- _WHAT YOU HAVE TO DO_
Please repeat the records beneath this task exactly as they appear, but skip the images.

Short text fragments from websites
========

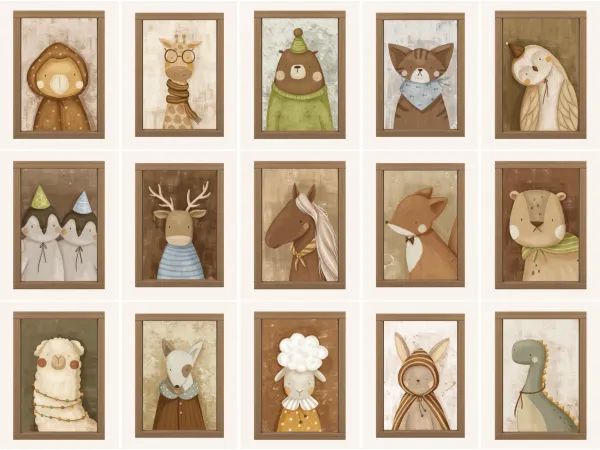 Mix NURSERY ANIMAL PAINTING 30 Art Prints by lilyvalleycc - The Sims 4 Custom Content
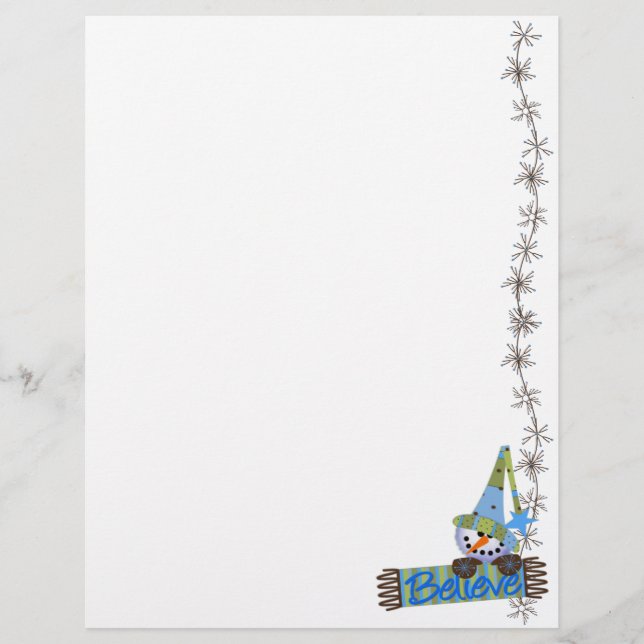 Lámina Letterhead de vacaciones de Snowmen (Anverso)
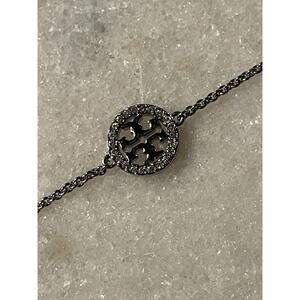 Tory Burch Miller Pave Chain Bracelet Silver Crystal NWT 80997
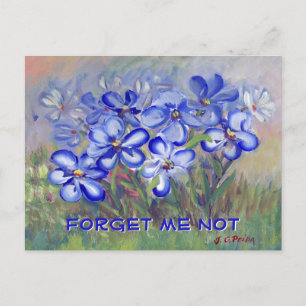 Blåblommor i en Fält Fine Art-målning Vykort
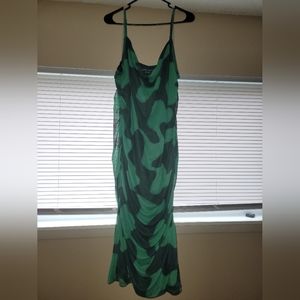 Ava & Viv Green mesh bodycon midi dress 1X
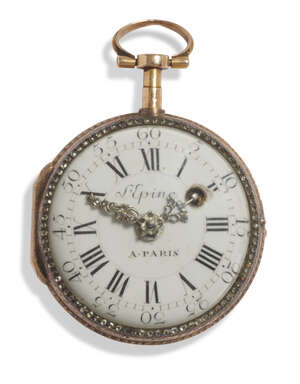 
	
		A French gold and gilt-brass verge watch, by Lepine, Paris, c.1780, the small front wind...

========

- _SOLUTION TO THE EXERCISE_
 Mix NURSERY ANIMAL PAINTING 30 Art Prints by lilyvalleycc - The Sims 4 Custom Content
 Lámina Letterhead de vacaciones de Snowmen (Anverso)
 Tory Burch Miller Pave Chain Bracelet Silver Crystal NWT 80997
 Blåblommor i en Fält Fine Art-målning Vykort
 Ava & Viv Green mesh bodycon midi dress 1X
	
		A French gold and gilt-brass verge watch, by Lepine, Paris, c.1780, the small front wind...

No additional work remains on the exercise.